Questão 2 (Verdadeiro ou Falso)

[Comando: analise as afirmativas e escreva V ou F]

( ) A Revolução Pernambucana de 1817 foi motivada por insatisfações com altos impostos.

( ) Dona Bárbara de Alencar foi a primeira presa política do Brasil.

( ) A população brasileira estava unicamente a favor da recolonização do Brasil por Portugal.

( ) A Revolução Liberal do Porto ocorreu em 1820.


Questão 3 (Verdadeiro ou Falso)

[Comando: analise as afirmativas e escreva V ou F]

( ) O Brasil foi elevado à condição de reino em 1815.

( ) A presença da família real no Brasil foi vista como uma afronta pelos portugueses.

( ) Os comerciantes de origem portuguesa desejavam a independência do Brasil.

( ) A permanência da Corte no Brasil estava ligada ao contexto da Revolução Francesa.


Questão 4 (Verdadeiro ou Falso)

[Comando: analise as afirmativas e escreva V ou F]

( ) O governo de Dom João VI promoveu a fundação de várias instituições no Brasil.

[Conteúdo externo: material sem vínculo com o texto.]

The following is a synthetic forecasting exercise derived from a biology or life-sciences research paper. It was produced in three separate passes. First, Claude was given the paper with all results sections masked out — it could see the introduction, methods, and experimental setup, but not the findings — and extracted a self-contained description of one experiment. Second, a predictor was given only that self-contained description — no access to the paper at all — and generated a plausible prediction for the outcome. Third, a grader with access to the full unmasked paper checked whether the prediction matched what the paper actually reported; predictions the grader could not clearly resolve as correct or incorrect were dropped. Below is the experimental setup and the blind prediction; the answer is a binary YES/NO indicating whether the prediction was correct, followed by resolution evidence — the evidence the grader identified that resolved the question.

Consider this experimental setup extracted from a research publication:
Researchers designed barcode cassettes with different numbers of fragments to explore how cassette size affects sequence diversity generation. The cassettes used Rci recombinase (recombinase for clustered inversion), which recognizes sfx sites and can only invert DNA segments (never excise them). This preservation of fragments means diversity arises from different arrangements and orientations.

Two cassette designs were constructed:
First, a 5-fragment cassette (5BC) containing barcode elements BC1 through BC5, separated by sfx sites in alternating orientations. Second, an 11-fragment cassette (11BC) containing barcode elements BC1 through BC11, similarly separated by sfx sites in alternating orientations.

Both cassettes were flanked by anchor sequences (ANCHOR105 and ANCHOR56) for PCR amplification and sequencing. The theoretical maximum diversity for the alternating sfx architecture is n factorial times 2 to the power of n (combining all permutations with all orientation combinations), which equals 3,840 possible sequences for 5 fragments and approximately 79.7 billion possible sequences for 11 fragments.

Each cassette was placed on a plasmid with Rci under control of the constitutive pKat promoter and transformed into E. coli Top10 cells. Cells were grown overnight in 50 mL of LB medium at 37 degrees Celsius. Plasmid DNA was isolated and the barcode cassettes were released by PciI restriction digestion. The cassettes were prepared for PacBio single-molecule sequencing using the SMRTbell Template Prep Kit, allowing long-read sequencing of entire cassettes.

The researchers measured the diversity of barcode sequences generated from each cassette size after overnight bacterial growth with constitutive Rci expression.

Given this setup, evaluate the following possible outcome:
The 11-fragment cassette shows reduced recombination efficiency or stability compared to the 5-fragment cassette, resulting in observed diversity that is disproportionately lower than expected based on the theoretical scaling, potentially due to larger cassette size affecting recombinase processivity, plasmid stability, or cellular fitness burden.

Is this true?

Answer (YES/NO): NO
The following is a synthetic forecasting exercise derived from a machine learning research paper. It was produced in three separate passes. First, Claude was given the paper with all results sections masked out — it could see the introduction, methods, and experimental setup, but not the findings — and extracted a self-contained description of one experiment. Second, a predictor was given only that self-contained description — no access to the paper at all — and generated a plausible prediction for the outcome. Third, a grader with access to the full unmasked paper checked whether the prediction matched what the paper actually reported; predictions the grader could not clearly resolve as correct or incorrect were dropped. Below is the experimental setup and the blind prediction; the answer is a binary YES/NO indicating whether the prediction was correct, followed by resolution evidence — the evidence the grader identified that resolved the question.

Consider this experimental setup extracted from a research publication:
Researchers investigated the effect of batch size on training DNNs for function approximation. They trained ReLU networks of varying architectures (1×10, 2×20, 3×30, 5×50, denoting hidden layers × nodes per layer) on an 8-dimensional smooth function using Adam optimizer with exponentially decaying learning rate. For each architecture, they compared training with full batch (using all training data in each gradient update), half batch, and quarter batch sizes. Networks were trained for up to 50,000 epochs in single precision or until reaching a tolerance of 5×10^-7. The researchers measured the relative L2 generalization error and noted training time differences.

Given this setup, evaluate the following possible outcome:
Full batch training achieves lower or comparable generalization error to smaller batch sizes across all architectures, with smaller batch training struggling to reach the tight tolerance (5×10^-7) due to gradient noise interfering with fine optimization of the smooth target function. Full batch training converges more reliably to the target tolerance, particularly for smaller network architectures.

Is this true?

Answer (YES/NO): NO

( ) A população de origem africana no Rio de Janeiro era controlada por meio de leis rigorosas.

( ) A Missão Artística Francesa trouxe apenas cientistas para o Brasil.

( ) A Imprensa Régia foi instalada em 1808, promovendo a circulação de ideias.

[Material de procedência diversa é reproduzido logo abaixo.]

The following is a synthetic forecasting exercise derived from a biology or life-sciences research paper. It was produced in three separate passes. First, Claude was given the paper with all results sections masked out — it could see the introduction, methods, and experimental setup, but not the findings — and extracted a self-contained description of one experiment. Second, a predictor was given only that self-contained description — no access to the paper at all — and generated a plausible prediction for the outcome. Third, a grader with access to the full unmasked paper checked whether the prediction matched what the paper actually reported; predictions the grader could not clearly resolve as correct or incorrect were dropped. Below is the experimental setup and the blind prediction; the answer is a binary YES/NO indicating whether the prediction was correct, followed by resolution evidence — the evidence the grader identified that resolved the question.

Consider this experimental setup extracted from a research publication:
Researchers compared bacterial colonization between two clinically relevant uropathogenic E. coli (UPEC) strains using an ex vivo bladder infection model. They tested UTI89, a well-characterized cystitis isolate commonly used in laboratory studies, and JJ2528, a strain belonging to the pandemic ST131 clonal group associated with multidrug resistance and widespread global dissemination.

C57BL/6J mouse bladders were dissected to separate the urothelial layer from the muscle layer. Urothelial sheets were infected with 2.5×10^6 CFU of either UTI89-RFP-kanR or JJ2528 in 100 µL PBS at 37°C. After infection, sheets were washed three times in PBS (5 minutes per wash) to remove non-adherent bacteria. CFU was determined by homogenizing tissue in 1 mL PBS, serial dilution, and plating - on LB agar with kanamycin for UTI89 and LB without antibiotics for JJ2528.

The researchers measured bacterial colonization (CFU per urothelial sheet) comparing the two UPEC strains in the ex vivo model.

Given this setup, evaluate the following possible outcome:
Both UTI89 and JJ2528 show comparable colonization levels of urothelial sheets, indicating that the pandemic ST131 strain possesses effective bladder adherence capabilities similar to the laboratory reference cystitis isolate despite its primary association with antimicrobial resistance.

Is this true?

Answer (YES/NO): YES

Questão 5 (Verdadeiro ou Falso)

[Comando: analise as afirmativas e escreva V ou F]

( ) O movimento de independência no Brasil envolveu diferentes grupos da elite.

( ) Dom Pedro I desobedeceu às Cortes portuguesas após pressão popular.

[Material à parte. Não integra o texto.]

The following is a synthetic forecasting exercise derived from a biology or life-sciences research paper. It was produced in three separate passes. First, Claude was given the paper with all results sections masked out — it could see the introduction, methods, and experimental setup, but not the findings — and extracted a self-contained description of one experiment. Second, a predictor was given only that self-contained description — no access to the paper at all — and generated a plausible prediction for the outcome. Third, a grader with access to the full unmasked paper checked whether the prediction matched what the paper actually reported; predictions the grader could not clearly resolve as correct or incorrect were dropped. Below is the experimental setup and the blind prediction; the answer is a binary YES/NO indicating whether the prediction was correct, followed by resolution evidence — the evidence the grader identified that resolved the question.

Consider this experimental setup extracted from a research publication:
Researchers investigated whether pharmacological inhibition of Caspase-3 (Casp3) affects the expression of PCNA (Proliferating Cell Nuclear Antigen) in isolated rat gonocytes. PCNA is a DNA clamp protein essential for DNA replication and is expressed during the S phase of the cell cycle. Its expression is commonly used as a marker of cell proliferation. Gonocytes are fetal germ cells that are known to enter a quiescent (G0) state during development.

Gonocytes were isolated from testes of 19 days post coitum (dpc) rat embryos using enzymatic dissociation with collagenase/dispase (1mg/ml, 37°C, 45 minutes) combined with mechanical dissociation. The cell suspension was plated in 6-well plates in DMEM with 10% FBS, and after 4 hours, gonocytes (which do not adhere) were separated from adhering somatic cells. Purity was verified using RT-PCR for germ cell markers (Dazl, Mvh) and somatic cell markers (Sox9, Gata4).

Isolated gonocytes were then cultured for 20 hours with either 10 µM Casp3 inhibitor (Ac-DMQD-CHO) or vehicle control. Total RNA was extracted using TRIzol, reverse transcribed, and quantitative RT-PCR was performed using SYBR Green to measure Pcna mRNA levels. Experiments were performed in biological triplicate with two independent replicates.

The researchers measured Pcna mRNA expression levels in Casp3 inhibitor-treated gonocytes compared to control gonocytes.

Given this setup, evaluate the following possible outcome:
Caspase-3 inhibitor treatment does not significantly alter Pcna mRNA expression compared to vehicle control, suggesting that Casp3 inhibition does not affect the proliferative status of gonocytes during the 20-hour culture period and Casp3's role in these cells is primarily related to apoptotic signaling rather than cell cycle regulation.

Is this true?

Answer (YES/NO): NO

( ) A independência do Brasil ocorreu sem a participação de comerciantes.

( ) As Cortes portuguesas buscavam recolonizar o Brasil em 1822.


Questão 6 (Verdadeiro ou Falso)

[Comando: analise as afirmativas e escreva V ou F]

( ) A Revolução Pernambucana se espalhou para outros estados como Paraíba e Ceará.

( ) A situação precária no Rio de Janeiro foi uma consequência da chegada da Corte.

( ) Dom João VI retornou imediatamente a Portugal após a elevação do Brasil a reino.

( ) O controle sobre a população de origem africana era feito somente por meio de violência.


Questão 7 (Verdadeiro ou Falso)

[Comando: analise as afirmativas e escreva V ou F]

( ) A Revolução Liberal do Porto teve como causa principal a insatisfação com a permanência da família real no Brasil.

( ) A população do Brasil, na época da Revolução Pernambucana, era majoritariamente composta por brancos.

( ) Dona Bárbara de Alencar foi a primeira presa política do Brasil, detida por sua participação em um movimento republicano.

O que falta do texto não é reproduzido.